Department of Surgical Oncology, The University of Texas MD Anderson Cancer Center, Houston, TX 77030, USA.
J Am Coll Surg. 2013 Jul;217(1):126-33; discussion 133-4. doi: 10.1016/j.jamcollsurg.2013.03.004. Epub 2013 Apr 28.
The primary reported indication for the associating liver partition with portal vein ligation for staged hepatectomy (ALPPS) technique is in patients with very low future liver remnant volumes. Given the elevated incidence of major morbidity (40%) and liver-related mortality (12%) with ALPPS, we sought to determine the safety and efficacy of percutaneous portal vein embolization (PVE) in a similar patient population.
Tumor resectability and morbidity and mortality rates were reviewed for 144 consecutive liver tumor patients with future liver remnant to body weight ratios (LR/BW) less than 0.5%. All patients were referred for preoperative percutaneous right plus segment IV PVE using embolic microspheres, with planned reassessment of the LR/BW 30 days after PVE. Post-PVE outcomes were compared with reported outcomes for ALPPS.
Percutaneous PVE was successfully performed in 141 of the 144 study patients (97.9%). Adequate regeneration was observed in 139 patients (98.5%) with median post-PVE LR/BW rising from 0.33% to 0.52% (p < 0.0001), representing a per-patient median regeneration rate of 62% (range 0.3% to 379%). In total, 104 patients underwent extended right hepatectomy (n = 102) or right hepatectomy (n = 2). The remaining 40 patients (27.8%) were not resectable due to short-interval disease progression (27 patients, 18.5%), insufficient liver regeneration (5 patients, 3.5%), and medical comorbidities (8 patients, 5.6%). After resection, the following outcomes were observed: major morbidity: 33.0% (34 of 104), liver insufficiency: 12.5% (13 of 104), and 90-day liver-related mortality: 5.8% (6 of 104). These oncologic and technical results compare favorably with those of ALPPS.
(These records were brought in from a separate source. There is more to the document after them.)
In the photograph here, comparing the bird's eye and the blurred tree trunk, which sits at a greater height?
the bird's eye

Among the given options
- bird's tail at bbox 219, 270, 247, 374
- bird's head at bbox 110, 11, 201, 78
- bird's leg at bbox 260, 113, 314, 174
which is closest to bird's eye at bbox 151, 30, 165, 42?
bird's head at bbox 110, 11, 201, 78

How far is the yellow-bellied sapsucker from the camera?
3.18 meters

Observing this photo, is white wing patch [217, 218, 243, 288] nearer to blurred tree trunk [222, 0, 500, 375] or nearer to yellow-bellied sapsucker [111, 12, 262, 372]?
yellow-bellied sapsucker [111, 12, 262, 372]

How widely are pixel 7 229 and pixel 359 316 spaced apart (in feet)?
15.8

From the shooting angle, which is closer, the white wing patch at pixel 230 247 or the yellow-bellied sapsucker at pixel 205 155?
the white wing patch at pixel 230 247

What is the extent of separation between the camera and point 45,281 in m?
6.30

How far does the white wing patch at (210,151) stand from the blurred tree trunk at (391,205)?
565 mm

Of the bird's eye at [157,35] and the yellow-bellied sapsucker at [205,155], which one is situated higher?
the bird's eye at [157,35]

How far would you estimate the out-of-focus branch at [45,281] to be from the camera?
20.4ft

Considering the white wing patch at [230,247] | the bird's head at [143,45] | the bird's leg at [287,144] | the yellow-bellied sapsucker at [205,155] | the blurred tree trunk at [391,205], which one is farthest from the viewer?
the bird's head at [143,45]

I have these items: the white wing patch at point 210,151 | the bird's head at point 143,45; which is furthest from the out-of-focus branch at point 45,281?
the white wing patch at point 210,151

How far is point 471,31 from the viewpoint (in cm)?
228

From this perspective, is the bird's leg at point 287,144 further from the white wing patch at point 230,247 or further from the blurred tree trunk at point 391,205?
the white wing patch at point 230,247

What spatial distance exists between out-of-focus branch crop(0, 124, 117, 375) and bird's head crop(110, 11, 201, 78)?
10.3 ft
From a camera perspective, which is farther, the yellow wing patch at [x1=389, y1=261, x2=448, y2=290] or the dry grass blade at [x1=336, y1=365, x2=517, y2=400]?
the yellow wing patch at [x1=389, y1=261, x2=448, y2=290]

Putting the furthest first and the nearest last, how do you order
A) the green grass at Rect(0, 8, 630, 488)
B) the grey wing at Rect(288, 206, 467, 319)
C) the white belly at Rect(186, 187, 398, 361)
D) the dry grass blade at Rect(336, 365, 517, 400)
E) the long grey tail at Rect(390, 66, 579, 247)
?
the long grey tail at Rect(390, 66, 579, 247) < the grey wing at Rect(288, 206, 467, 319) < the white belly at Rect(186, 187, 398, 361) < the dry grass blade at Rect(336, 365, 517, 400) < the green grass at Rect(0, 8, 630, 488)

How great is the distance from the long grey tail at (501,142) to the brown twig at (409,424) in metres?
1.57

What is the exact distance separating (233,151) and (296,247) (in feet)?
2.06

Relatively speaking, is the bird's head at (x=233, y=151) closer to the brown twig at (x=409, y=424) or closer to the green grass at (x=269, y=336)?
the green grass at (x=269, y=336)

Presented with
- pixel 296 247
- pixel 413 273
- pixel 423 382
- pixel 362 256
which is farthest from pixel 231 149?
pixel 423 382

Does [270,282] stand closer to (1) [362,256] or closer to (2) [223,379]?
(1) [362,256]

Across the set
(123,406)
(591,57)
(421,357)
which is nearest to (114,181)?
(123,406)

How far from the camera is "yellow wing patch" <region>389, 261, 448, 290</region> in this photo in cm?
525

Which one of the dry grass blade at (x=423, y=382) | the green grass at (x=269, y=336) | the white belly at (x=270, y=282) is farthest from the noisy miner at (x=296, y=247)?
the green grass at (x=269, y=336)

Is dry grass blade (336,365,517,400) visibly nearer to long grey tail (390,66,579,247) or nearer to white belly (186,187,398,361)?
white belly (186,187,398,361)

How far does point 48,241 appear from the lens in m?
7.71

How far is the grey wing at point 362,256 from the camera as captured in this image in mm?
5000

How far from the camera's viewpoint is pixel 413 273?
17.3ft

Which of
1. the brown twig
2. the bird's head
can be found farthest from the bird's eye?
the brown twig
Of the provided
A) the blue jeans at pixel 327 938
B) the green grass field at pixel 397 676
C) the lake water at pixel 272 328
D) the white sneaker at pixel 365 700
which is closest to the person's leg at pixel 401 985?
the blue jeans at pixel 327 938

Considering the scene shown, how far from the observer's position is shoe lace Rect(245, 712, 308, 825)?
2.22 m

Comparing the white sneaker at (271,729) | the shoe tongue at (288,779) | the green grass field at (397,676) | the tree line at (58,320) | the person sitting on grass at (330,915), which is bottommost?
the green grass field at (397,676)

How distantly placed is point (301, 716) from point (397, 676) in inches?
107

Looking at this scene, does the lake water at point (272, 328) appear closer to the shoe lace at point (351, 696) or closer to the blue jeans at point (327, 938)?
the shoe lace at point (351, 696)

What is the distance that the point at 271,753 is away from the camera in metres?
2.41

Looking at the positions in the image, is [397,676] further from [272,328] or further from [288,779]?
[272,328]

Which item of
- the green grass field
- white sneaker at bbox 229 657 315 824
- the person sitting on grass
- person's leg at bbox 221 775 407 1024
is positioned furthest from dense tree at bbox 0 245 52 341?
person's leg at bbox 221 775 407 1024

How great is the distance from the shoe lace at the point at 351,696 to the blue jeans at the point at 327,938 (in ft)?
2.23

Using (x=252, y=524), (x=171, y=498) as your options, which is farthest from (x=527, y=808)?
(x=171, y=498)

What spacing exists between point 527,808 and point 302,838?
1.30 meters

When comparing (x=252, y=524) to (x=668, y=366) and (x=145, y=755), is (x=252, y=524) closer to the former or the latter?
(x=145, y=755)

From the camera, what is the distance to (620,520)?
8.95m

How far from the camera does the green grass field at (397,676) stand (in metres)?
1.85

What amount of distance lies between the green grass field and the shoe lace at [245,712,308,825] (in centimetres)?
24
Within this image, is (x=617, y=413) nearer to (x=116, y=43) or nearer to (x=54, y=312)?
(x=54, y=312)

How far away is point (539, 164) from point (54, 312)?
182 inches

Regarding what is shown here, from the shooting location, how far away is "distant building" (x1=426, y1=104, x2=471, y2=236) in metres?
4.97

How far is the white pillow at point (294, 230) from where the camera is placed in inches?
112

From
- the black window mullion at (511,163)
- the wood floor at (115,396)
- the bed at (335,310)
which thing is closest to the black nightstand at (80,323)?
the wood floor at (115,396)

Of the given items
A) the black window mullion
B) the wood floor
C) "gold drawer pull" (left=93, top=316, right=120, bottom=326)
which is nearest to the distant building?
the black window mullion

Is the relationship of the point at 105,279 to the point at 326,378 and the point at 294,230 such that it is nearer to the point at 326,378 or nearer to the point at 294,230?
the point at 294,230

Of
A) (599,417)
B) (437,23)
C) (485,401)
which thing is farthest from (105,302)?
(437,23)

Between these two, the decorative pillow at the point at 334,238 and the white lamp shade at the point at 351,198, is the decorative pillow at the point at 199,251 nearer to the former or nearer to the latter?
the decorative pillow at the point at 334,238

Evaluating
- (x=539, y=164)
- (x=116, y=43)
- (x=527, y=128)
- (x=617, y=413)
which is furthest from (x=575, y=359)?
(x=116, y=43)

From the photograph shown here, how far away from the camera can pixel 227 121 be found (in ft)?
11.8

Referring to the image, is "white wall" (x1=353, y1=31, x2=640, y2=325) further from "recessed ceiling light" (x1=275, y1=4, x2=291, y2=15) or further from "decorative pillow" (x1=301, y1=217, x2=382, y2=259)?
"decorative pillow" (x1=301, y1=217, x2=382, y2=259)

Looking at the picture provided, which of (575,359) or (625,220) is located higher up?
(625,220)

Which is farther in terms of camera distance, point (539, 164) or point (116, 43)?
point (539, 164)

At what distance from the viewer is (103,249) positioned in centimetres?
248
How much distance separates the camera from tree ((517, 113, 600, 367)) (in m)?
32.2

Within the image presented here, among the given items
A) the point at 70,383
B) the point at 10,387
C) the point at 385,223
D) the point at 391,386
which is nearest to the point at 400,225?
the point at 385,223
Based on its ability to select oncologically resectable patients and superior safety and efficacy profiles, percutaneous right + segment IV PVE and interval surgery remains the standard of care for patients with very low future liver remnant volumes.
联合肝脏离断和门静脉结扎的二步肝切除术(ALPPS)技术的主要适应证是未来肝残留体积非常低的患者。鉴于 ALPPS 的主要发病率(40%)和与肝脏相关的死亡率(12%)较高,我们试图确定经皮门静脉栓塞术(PVE)在类似患者人群中的安全性和有效性。
回顾了 144 例连续肝肿瘤患者的肿瘤可切除性和发病率及死亡率,这些患者的未来肝残留与体重比(LR/BW)小于 0.5%。所有患者均接受经皮右叶加 IV 段 PVE 治疗,使用栓塞微球,计划在 PVE 后 30 天重新评估 LR/BW。比较经皮 PVE 后的结果与 ALPPS 的报告结果。
144 例研究患者中有 141 例(97.9%)成功进行了经皮 PVE。139 例(98.5%)患者观察到充分再生,中位 PVE 后 LR/BW 从 0.33%上升至 0.52%(p<0.0001),代表每位患者的中位再生率为 62%(范围 0.3%至 379%)。总共 104 例患者接受了扩大右肝切除术(n=102)或右半肝切除术(n=2)。其余 40 例(27.8%)因短间隔疾病进展(27 例,18.5%)、肝再生不足(5 例,3.5%)和医疗合并症(8 例,5.6%)而无法切除。切除后观察到以下结果:主要发病率:33.0%(34/104),肝功能不全:12.5%(13/104),90 天与肝脏相关的死亡率:5.8%(6/104)。这些肿瘤学和技术结果与 ALPPS 相比具有优势。
基于其选择肿瘤可切除患者的能力以及更高的安全性和有效性,经皮右叶+IV 段 PVE 和间隔手术仍然是未来肝残留体积非常低的患者的标准治疗方法。